> _Problem description_:
Comb through the entries for "compared" and pull out each line that holds it.

• • • • • • •

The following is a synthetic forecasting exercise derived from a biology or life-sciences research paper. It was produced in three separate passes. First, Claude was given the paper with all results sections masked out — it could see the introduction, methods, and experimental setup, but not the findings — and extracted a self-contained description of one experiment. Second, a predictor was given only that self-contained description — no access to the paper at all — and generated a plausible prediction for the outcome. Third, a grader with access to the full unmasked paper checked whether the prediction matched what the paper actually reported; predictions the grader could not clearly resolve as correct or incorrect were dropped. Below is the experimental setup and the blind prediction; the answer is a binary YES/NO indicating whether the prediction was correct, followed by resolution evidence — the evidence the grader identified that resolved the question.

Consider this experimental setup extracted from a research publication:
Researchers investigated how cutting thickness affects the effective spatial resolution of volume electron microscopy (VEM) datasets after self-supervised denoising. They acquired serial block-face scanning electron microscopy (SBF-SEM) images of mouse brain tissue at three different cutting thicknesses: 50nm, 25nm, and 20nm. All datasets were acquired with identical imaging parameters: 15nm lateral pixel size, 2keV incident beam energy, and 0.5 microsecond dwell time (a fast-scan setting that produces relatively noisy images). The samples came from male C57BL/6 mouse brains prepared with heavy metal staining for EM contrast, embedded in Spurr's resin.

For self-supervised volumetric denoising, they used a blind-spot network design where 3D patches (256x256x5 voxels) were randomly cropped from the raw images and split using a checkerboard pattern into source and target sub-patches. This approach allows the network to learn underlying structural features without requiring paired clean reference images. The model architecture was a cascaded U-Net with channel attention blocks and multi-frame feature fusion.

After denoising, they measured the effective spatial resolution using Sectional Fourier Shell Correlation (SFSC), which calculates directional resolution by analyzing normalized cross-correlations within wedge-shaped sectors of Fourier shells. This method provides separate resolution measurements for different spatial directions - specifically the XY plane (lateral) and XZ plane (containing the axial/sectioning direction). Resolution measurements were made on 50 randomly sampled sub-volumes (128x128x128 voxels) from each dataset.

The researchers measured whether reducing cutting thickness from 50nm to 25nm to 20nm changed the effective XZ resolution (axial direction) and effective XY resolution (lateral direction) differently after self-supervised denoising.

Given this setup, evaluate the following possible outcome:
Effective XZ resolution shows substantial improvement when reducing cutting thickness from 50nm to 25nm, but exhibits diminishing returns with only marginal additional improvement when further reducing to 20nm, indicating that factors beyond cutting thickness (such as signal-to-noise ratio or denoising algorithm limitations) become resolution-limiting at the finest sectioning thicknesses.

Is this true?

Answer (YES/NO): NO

• • • • • • •

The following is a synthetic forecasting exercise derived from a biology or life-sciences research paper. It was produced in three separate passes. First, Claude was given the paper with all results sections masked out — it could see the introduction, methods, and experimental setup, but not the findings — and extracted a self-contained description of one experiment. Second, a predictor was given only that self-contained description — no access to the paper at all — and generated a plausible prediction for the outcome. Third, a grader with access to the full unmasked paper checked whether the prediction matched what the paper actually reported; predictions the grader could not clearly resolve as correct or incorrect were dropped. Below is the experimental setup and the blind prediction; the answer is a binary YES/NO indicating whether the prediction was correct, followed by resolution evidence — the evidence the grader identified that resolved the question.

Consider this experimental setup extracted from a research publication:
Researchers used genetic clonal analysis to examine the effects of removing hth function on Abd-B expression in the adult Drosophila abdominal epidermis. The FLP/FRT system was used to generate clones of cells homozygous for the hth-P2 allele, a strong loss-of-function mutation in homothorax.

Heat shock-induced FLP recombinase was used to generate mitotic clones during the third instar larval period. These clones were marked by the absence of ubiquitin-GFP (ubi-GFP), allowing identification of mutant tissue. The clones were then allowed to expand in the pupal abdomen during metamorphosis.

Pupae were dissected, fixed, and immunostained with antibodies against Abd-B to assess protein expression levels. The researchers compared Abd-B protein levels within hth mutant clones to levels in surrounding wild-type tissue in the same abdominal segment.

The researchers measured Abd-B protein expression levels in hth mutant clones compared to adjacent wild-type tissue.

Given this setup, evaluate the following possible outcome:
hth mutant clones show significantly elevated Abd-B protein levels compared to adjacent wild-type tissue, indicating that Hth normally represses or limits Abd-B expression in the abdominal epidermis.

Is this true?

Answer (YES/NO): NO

• • • • • • •

> _Exercise response_:
Pupae were dissected, fixed, and immunostained with antibodies against Abd-B to assess protein expression levels. The researchers compared Abd-B protein levels within hth mutant clones to levels in surrounding wild-type tissue in the same abdominal segment.
The researchers measured Abd-B protein expression levels in hth mutant clones compared to adjacent wild-type tissue.
hth mutant clones show significantly elevated Abd-B protein levels compared to adjacent wild-type tissue, indicating that Hth normally represses or limits Abd-B expression in the abdominal epidermis.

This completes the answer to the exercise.